Nous sommes nombreux à avoir cru Claude Robinson dès le moment où il a pris la parole publiquement pour crier au vol. De toute évidence, le personnage central de Robinson Sucroë était plagié sur le Robinson Curiosité créé par le dessinateur de Verdun qui s'était lui-même mis en scène (la ressemblance entre l’auteur et son personnage est telle qu'on ne peut se méprendre). Espérons que le résultat réjouissant de ce combat au long court donnera à Claude Robinson un peu de répit et créera un climat propice à la création.

Avec l'avènement des nouveaux médias, les occasions de bafouer la propriété intellectuelle et le droit d'auteur se multiplient. Il y a quelques semaines, je suis tombé par hasard sur une page de Google Books qui reprend une quinzaine de pages de On Order and Things, la traduction anglaise de mon recueil Du chaos et de l'ordre des choses. Qui leur a permis de reproduire ces passages? Mon éditeur? J'en doute. Mais si c'est lui, ami ou pas, il aura des comptes à me rendre. Si ce n'est pas lui, quels sont mes recours? L'armée d'avocats de Google travaille à la négociation d'une entente forfaitaire qui ne nous laissera à nous, les auteurs, que des miettes.

Et s'il vous plaît, ne me servez pas cette formule toute faite qui nous donne de l'urticaire : « Ça vous donne de la visibilité ». La visibilité ne paie pas le loyer.

mercredi 2 septembre 2009

La course en taxi

J'ai reçu un coup de fil de mon ami Mika, hier après-midi, qui me proposait un coup de main pour ma campagne électorale. J'ai connu Mika au début du nouveau millénaire. Arrivé à Hull avec sa femme et leurs deux enfants au moment où Sarajevo était à feu à sang, Mika (Milobran, de son vrai prénom), conduit un taxi à Aylmer et a longtemps été « mon » chauffeur, avant que je ne m'achète une voiture.
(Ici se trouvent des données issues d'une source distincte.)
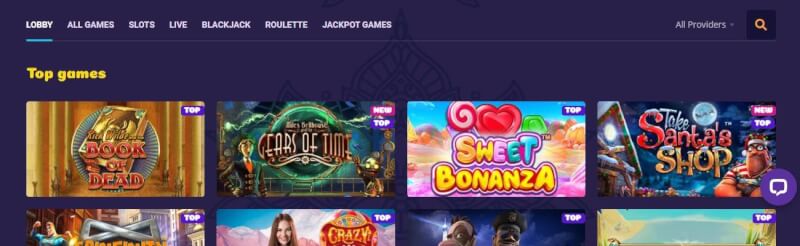 samosa casino homepage offers casino games, çox ilk depozit əlavə və yeni oyunçular üçün kampaniyalar-loqosu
Fier de vivre au Québec, reconnaissant de l'accueil qui leur a été réservé ici, du côté de l'Outaouais, Mika et sa femme ont travaillé fort pour apprendre le français (son fils et sa fille l'ont attrapé et n'ont même pas d'accent!) et représentent le parfait exemple d'une intégration réussie.
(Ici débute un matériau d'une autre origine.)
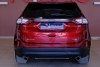 Ford Edge  2018. ���� 6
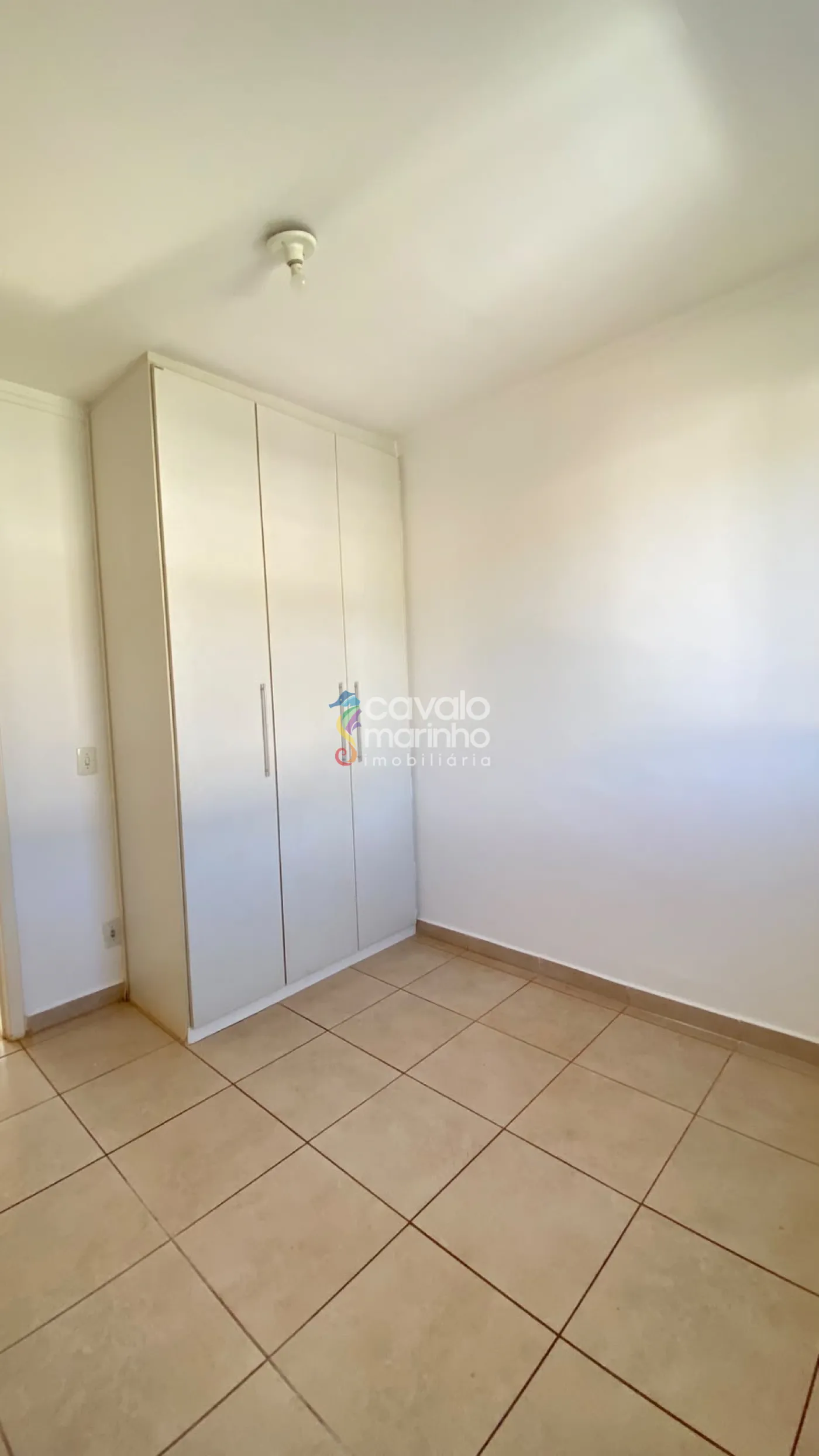 Comprar Casa / Condom&iacute;nio em Ribeir&atilde;o Preto R$ 625.000,00 - Foto 5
Chauffeur très populaire dans notre secteur de la ville, il s'est bâti une clientèle enviable par sa gentillesse, sa conversation, sa culture, son réel intérêt pour les gens. Et voilà qu'il m'appelle pour m'offrir son aide: « Je travaille pour toi depuis deux semaines. Je parle de toi à tous mes clients de ton district et j'ai moussé ta candidature auprès des autres chauffeurs». Mika passera boire un espresso bien tassé, aujourd'hui, et nous discuterons stratégie. J'avoue que je n'y avais pas pensé, à celle-là: faire campagne en taxi! C'est fort, très fort!

mardi 1 septembre 2009

Il faut rire

Hier matin, le chauffeur d'autobus a oublié Léa et Charlotte au coin de la rue. Je suis donc allé reconduire les filles qui espéraient, pour cette première journée de cours, arriver à l'heure. Nous avons mis 25 minutes pour parcourir la distance jusqu'au collège et nous en avons profité pour rigoler un peu. Je sais que Léa n'aime pas beaucoup que je fasse le pitre devant ses amies, mais c'est plus fort que moi. Une seconde nature, en quelque sorte, un petit travers que je partage avec mon frère et qui est, en y pensant bien, une manifestation de mon état d'esprit, de ma façon de voir le monde, qui m'aide à évacuer le stress. « Rien ne se perd, rien ne se crée, tout se transforme », disait Lavoisier.

Je retrouve cette importance de rire chaque fois que Sylvie et moi passons un moment en compagnie de Ghislaine et Pierre. Les grands éclats de rire de ce dernier, remarquables et remarqués, ont un effet d'entraînement et me font chaque fois un bien fou. Alors ces temps-ci, entre le travail et le porte-à-porte électoral (le côté sérieux de la vie), j'ai inscrit à mon agenda cet impératif: « Il faut rire ».